After the outbreak of war, the family fled to Joseph’s sister’s home inside Warsaw, but the house was bombed and the family returned to Pruszkow. Joseph was injured during the bombings, which freed him from the forced labor that able-bodied Jewish men in the town were required to do.

When Isaac Spektor, Rivka’s brother arrived in town with his family, the two families decided to flee the area occupied by the Nazis. They boarded a train that was traveling towards the Soviet border but when they saw Nazi soldiers boarding the train they jumped off and ran away. They made their way to a Polish village where a Polish farmer hid them in his attic overnight. In spite of the intensive search carried out by the Germans, the Tops and Spektors weren’t found and in the morning they managed to cross the border into Soviet territory.

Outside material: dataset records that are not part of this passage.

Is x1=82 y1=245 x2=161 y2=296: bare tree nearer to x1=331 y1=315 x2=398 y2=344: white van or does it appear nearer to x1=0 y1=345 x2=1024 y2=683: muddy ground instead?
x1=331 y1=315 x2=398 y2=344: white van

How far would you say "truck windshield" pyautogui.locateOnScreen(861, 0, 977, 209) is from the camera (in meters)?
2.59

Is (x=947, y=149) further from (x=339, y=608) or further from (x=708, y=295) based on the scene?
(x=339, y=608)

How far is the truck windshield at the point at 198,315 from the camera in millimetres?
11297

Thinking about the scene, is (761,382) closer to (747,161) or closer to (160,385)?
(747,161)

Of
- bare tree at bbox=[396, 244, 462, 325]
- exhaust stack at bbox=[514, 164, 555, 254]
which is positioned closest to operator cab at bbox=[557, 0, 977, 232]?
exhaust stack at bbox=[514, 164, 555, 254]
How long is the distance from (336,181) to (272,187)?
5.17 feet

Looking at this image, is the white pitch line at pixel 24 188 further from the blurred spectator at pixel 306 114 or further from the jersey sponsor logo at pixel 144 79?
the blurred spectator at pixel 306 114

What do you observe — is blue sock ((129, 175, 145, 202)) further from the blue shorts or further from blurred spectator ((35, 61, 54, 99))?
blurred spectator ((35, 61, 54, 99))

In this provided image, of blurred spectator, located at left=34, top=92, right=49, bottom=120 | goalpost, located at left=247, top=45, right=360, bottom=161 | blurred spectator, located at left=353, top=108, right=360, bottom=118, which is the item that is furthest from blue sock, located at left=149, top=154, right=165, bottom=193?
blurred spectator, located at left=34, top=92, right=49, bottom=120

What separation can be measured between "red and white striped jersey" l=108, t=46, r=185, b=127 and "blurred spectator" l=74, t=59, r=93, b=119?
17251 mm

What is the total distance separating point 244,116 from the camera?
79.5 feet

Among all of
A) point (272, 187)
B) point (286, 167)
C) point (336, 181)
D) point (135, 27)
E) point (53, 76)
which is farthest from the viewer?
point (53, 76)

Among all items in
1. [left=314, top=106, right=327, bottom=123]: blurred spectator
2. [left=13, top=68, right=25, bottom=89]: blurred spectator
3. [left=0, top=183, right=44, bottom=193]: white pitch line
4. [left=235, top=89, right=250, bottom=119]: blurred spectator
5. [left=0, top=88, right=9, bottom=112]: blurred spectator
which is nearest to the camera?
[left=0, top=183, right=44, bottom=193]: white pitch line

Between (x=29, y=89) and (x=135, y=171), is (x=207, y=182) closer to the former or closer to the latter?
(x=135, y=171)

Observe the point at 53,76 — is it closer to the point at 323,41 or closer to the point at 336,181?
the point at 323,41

Like many other Polish refugees, Joseph and Rivka refused to accept Soviet citizenship so they were sent to Siberia, to Arhangelsk province where they were assigned to forced labor felling trees. Once a week, Joseph would walk five kilometers to a local power station with his barber tools, where he would shave and cut the hair of the Russian workers in exchange for food.

The family stayed in Siberia for two years, until the Soviet authorities released them at the end of 1941 and they were able to make their way to Uzbekistan. In a kolkhoz (collective farm) near Turkestan, Joseph continued to cut people’s hair in exchange for food, and in this way he was able to save his family from starvation - the fate of many.

In 1943, Joseph enlisted in Anders’ Army and Rivka decided to send the boys, Hirsch and Meir to Tehran with the Jewish Agency. Rivka herself was forced to remain in the Soviet Union until the war was over.

The children arrived in Tehran. While preparations were underway for their immigration with the “Tehran Children”, Joseph arrived with Anders’ Army in Tehran and was able to meet the boys. From there Joseph was sent with the troops to Iraq. When Hirsch and Meir finally reached Eretz Israel, Joseph deserted the army and joined them.